OpenMetadata Ingestion Framework
OpenMetadata Ingestion is a Python framework designed to build connectors and ingest metadata from various external systems into an OpenMetadata instance via its APIs. It is commonly used within orchestration frameworks like Apache Airflow to automate metadata extraction and is actively maintained with frequent releases, often tied to OpenMetadata server versions. The current version is 1.12.5.1.
Warnings
- breaking A version mismatch between the `openmetadata-ingestion` Python package and the OpenMetadata server can lead to `ClientInitializationError`, `ValidationError`, or other unexpected behavior. The ingestion package version (e.g., `1.12.5.1`) must match the server version (e.g., `~=1.12.5`).

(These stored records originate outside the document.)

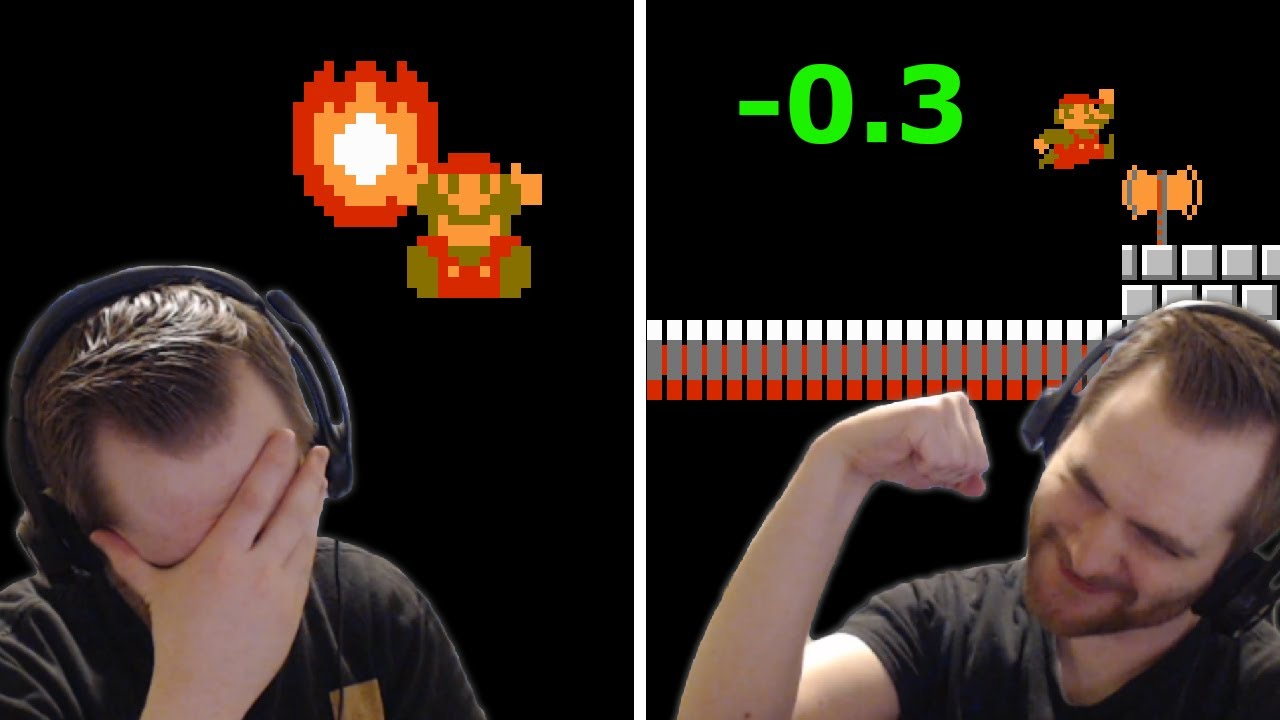 A Day in the Life of a Mario Speedrunner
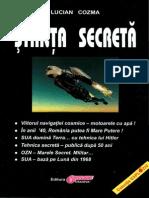 124766311 Lucian Cozma Stiinta Secreta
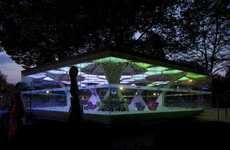 Psychedelic Temporary Pavilions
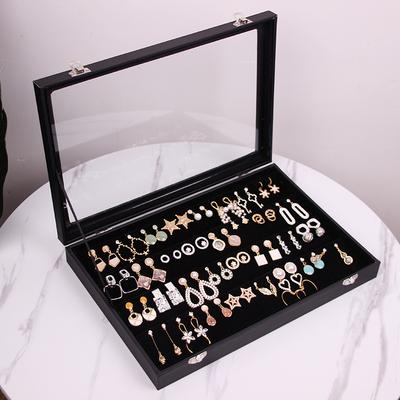 包邮首饰收纳盒子耳钉耳环收纳整理收藏盒大展示架耳坠饰品珠宝箱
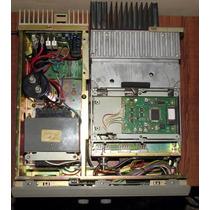 Programacion De Radios Y Repetidores Kenwood Con Kpt 50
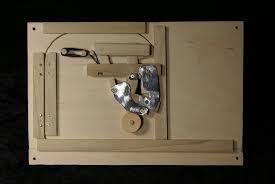 secret door locking mechanism home design superb secret door locking mechanism door locking mechanism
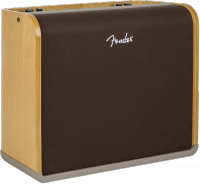 Combo ampli acoustique Fender Acoustic Pro - Natural Blonde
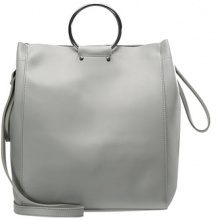 Topshop B&B Shopping bag grey
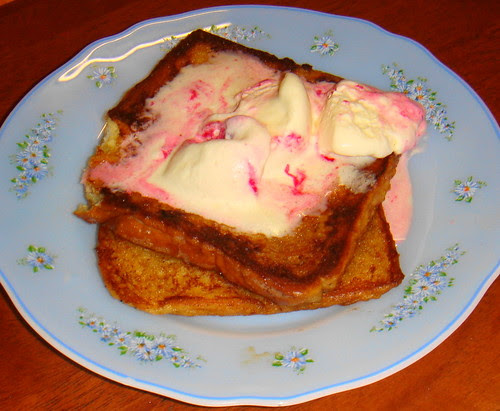 ice-cream french toast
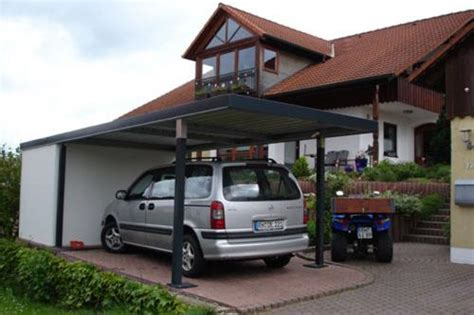 anbau carports carport anbau carport garage stahl5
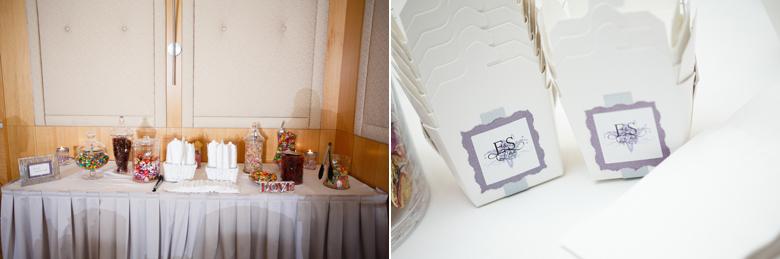 burnaby_grand_villa_delta_hotel_casino_wedding012.jpg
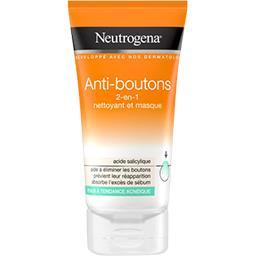Neutrogena Nettoyant et masque 2en1 Spot Proof Visibly Clear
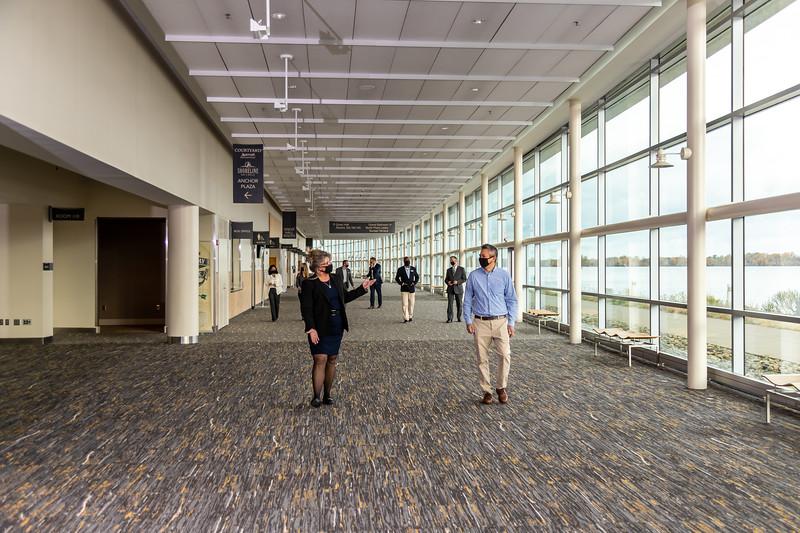 VisitErie Convention Center 009 October 27, 2020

- breaking Schema changes introduced in OpenMetadata minor releases (e.g., adding `queryStatementSource`, `queryParserConfig`, `statusLookbackDays` fields) require upgrading the ingestion framework. Running an older ingestion framework with a newer server can cause `ValidationError` during pipeline deployment or Airflow DAG build failures.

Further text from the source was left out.